**Exercise description**. Would you please set down, word for word, the lines from the one with "2025 Ferrari 296 Base - Photo 28" through the final line of the data below, omitting any pictures?
*-*-*
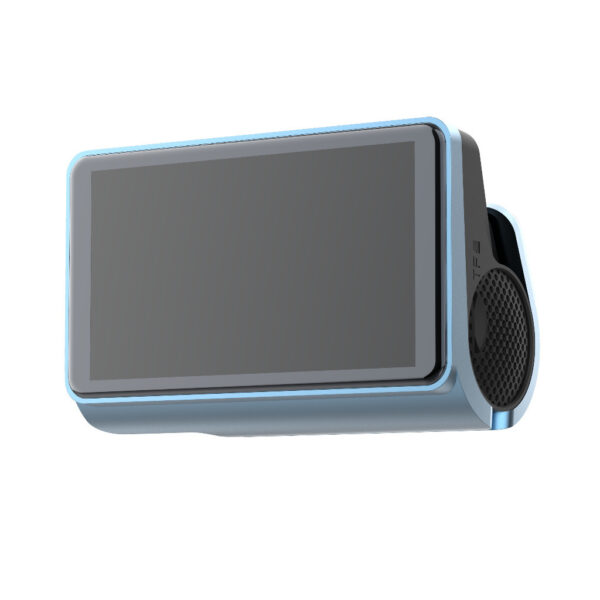 DAHUA S8 DASHCAM WITH REAL CAM, 3 INCH SCREEN, G-SENSOR MODULE, GPS TRACK, BUILT-IN MIC & SPEAKER DASH CAM CAR CAMERA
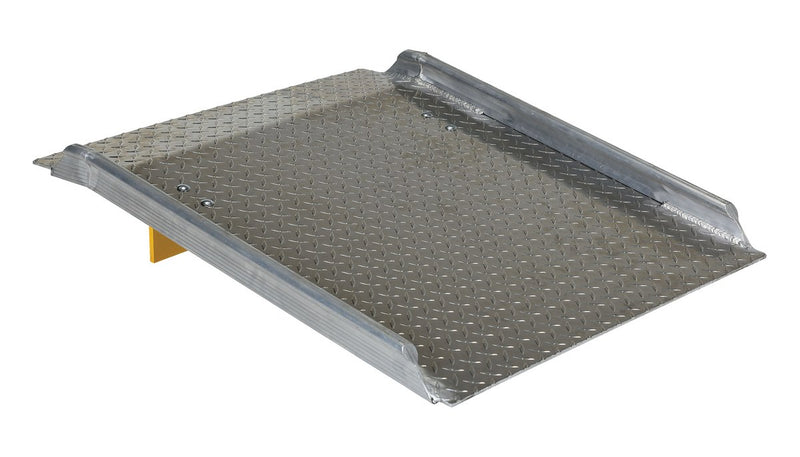 Vestil Aluminum Hand Truck Dockboards (AHTD)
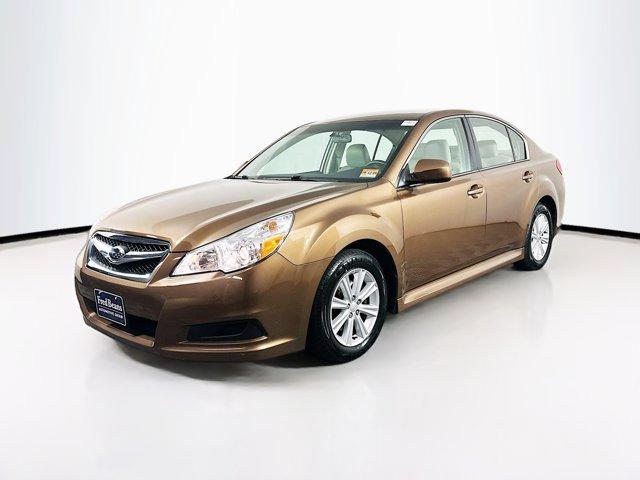 2012 Subaru Legacy Vehicle Photo in Flemington, NJ 08822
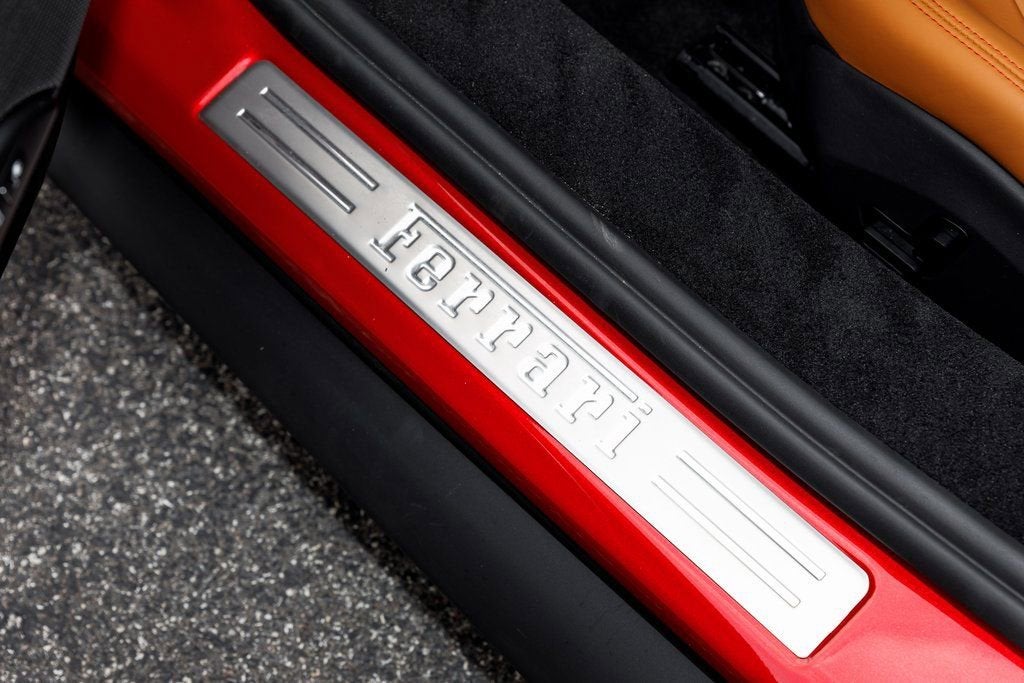 2025 Ferrari 296 Base - Photo 28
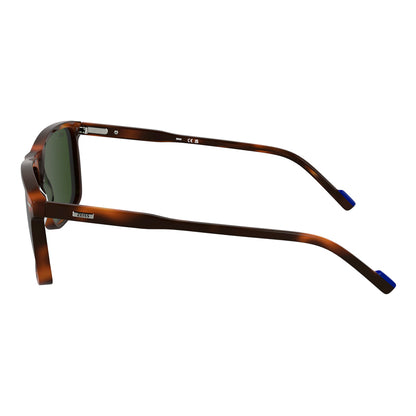 Sunglasses Zeiss Man ZS25555S-230 (Lens/Bridge/Temple) 58/17/145 mm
*-*-*
**Written solution**.
 2025 Ferrari 296 Base - Photo 28
 Sunglasses Zeiss Man ZS25555S-230 (Lens/Bridge/Temple) 58/17/145 mm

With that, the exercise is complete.